These are now out of context, and kept here for historical purposes.

### an aside, written a while back ###

OK!  So... here is a problem: if you haven't noticed yet,

*   what a rule consumes, is a string.
*   what a rule evaluates to, is a term.
*   the symbol `(` means something different in a rule (where it expresses
    precendence) than in a term (where it signifies the list of subterms.)
*   the symbol `foo` means something different in a rule (where it denotes
    a production) than in a term (where it is an atom.)

This is probably unacceptable.  Which syntax do we want to change?

    PRODUCTION = set V = foo & return ⟨atom V production⟩.

i.e. productions are distinguished from atoms and variables by being
all-caps.  Lists are distinguished from precedence by being ⟨ ⟩.

    production = set V = 'foo & return '(atom V production).

i.e. `'` acts a bit like quote, or rather quasi-quote, as Variables get
expanded.

    production = set V = :foo & return :smth(:atom Var :production).

i.e. atoms are prefixed with `:`, like Ruby, and terms are constructors
with a leading atom, like real terms and not like lists.

    production = set V = 「foo」 & return 「(atom Var anotheratom)」.

A funky, Japanese-influenced version of quote.  Nice, but really not suited
for this, quite.  Ditto ⟦these⟧.

Ah, well, it may not be a real problem, unless we want to make `return`
optional (which we do.)  Maybe, onto weirder stuff first.

### stuff about implicit buffer ###

Here's a "problem": the implicit buffer is a string, and we don't have
strings in the data domain, we have terms.  This "problem" is easily
"solvable": we can stringify the term.  This is a terrible "solution",
but it lets us experiment further.

This would be nicer if we had a syntax to put arbitrary text in an atom.
Hey, how about 「this is an atom」?  Hmmm...

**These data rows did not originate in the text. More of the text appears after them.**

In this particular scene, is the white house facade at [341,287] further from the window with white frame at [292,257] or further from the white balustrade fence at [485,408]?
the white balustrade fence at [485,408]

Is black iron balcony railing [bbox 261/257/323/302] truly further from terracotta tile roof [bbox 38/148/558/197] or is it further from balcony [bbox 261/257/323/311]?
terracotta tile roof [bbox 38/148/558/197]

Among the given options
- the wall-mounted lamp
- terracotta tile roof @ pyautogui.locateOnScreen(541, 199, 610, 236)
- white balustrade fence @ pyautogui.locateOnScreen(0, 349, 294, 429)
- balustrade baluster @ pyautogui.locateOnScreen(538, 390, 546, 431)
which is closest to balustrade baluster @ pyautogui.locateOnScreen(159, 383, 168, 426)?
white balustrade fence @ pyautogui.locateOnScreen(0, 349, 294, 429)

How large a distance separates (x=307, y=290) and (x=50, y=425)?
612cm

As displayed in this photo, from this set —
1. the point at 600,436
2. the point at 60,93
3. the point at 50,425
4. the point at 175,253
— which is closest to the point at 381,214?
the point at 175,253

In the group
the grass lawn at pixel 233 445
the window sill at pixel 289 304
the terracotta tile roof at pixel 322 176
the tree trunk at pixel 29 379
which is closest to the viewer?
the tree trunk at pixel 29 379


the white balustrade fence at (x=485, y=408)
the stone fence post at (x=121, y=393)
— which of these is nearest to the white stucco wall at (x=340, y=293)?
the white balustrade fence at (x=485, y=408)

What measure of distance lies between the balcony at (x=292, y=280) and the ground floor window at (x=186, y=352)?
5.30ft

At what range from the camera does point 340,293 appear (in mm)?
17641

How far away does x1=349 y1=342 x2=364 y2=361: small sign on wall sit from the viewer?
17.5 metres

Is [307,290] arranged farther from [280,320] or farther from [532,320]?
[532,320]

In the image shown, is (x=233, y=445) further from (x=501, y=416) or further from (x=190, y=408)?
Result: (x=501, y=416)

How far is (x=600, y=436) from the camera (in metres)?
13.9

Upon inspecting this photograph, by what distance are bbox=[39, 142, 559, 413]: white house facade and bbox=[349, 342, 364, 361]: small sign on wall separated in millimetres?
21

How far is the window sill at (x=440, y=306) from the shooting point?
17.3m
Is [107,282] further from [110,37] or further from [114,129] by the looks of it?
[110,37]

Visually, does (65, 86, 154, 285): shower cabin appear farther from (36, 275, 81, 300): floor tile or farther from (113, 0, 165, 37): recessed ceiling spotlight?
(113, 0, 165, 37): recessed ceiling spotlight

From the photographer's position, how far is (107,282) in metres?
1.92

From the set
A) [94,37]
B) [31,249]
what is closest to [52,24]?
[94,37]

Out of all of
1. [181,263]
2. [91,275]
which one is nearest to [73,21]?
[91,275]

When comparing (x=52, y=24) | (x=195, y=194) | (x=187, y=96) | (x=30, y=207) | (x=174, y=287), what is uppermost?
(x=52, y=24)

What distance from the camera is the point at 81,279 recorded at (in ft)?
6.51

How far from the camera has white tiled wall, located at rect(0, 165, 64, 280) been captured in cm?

#### A prolix note on implementation ####

Traditionally, scanners for recursive descent parsers pre-emptively scan
the next token.  This was done because originally, parsers (for languages
like Pascal, say,) were distinctly one-pass beasts, reading the source code
off of a stream from disk (or maybe even from a tape), and you might need
to refer to the current token several times in the code and you don't want
to have to read it more than once.

This setup makes writing a parser with a "hot-swappable" scanner tricky,
because when we switch scanner, we have to deal with this "cached" token
somehow.  We could rewind the scanner by the length of the token (plus
the length of any preceding whitespace and comments), switch the scanner,
then scan again (by the new rules.)  But this is messy and error-prone.

Luckily, not many of us are reading files off tape these days, and we have
plenty of core, so it's no problem reading the whole file into memory.
In fact, I've seen it argued that the best way to write a scanner nowadays
is to `mmap()` the file.  We don't do this in the implementation of Tamsin,
but we do read the entire file into memory.

This makes the cache-the-next-token method less useful, and so we don't
do it.  Instead, we look for the next token only when we need it, and we
have a method `peek()` that returns what the next token would be, and we
don't cache this value.

There are a couple of other points about the scanner implementation.
A scanner only ever has one buffer (the entire string it's scanning); this
never changes over it's lifetime.  It provides methods for saving and
restoring its state, and it has a stack of "engines" which provide the
actual scanning logic.  In addition, there is only one interpreter object,
and it only has one scanner object during its lifetime.

### Implementation Notes ###

Maybe test-driven language design *not* "for the win" in all cases; it's
excellent for evolving a design, but not so good for deep debugging.  I had
to actually write a dedicated test case which directly accessed the internals,
to find the problem.

This was only after refactoring the implementation two or three times.  One
of those times, I removed exceptions, so now the interpreter returns
`(success, result)` tuples, where `success` is a boolean, and propagates
parse errors itself.

We "raise" a parse error only in the `LITERAL` AST node.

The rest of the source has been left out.